# Catahoula leopard pup



## ctaylor94 (May 13, 2013)

I just purchased a Catahoula Leopard and the breeder told us he was 8 weeks old well come to find out he is actually 6 weeks old. He only weighs 3.5 lbs (he doesn't eat much and verly drinks anything but we did take him to the vet to make sure he is okay) which seems really small to me I was just wondering if anyone could tell me if his weight is normal? He is suppose to be a big dog. Here he is:


----------



## elrohwen (Nov 10, 2011)

That seems very small for a catahoula. My dog will max out at 50lbs and at 6 weeks he was around 6lbs.
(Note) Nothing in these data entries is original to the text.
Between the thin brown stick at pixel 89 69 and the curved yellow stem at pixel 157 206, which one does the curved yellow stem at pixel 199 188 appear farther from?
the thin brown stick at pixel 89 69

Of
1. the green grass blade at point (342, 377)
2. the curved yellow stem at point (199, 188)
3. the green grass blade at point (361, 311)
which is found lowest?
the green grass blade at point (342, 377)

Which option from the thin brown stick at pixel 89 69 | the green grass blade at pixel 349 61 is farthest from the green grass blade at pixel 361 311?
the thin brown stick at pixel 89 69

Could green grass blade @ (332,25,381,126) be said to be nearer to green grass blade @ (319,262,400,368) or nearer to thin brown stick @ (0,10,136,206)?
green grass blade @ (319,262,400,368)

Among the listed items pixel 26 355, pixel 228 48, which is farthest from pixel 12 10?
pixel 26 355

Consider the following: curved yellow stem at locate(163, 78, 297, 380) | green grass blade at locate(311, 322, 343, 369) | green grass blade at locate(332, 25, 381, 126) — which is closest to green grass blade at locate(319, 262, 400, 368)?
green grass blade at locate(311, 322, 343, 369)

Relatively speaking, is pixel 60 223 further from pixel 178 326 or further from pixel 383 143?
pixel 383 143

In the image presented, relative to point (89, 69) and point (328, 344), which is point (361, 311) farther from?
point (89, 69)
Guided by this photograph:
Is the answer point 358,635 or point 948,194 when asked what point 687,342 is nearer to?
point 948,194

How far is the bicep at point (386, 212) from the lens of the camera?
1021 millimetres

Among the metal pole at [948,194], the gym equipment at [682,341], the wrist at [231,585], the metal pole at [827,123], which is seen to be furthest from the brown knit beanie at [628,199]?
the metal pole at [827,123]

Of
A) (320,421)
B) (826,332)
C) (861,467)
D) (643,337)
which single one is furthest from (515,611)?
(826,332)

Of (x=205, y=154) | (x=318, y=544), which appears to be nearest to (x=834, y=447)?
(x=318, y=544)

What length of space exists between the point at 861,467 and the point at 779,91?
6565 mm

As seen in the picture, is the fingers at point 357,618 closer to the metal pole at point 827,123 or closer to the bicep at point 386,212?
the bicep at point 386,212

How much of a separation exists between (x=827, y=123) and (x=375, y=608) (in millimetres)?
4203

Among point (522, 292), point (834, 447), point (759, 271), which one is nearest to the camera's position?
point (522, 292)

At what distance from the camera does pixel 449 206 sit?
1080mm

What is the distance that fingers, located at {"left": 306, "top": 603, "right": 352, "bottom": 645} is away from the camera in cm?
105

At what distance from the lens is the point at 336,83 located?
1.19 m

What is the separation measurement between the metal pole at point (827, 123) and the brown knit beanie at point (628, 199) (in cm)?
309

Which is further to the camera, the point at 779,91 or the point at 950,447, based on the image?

Did you meet the parents? Did you see where he was raised?


----------



## HollowHeaven (Feb 5, 2012)

Even for 6 weeks old, he seems very very small...
Did you happen to see the parents?
To me, he looks either mixed or a lot younger than 6 weeks. Which is not good at all.


----------



## Kayla_Nicole (Dec 19, 2012)

I agree that sounds much too small for a 6 week old pup of his breed. My Wheaten will be around 40 pounds in adulthood, and she gained almost exactly a pound per week from birth til she was about 7 months old. So she was around 6 pounds at 6 weeks, 8 pounds at 8 weeks, etc.


----------



## ctaylor94 (May 13, 2013)

I did not get to meet the parents but I asked the guy to send me pictures, he said he will send them tonight when his wife gets home with them. He is suppose to be pure breed catahoula, does he look like it? He has the blue eyes. I thought he was younger then 6 weeks too but the vet told me based on his teeth he is roughly 6 weeks. He's still wobblely and not that active, he mostly sleeps. Maybe he is just under weight? He does look fairly skinny to me so I am feeding him every couple hours. I thinking maybe the breeder did not pay much attention to him and all the pups gobbled up the food and he did not, also I dont think he was ready to leave his momma yet.


----------



## kcomstoc (Mar 9, 2013)

Just a reminder for the next dog you get, always see the parents BEFORE you buy the pup  just to be safe. Did they do health checks? they don't sound repurable to me


----------



## elrohwen (Nov 10, 2011)

The merle coloring is found in breeds other than catahoula, so at that age, it's really hard to tell. Whether he is purebred or not will be more apparent as he gets older.


----------



## ctaylor94 (May 13, 2013)

My husband went to go get the pup, if I would have gone I definitely would have asked to see the parents. I'm not sure why the puppies weren't around the parents to begin with. He said they dewormed them and gave them shots themselves. Which the vet told us shots do not even work until the puppies are 8 weeks so we have to get the first set of shots and dewormed again.


----------



## ctaylor94 (May 13, 2013)

Okay well thank you anyways. Do you think maybe he is just underweight and with proper feeding he will be back to normal weight?


----------



## packetsmom (Mar 21, 2013)

Poor little guy...he seems TINY to me, but then, I'm getting used to my beast. I'm glad he's been to the vet and it sounds like you're working hard to put weight on him. I'd also keep him nice and warm.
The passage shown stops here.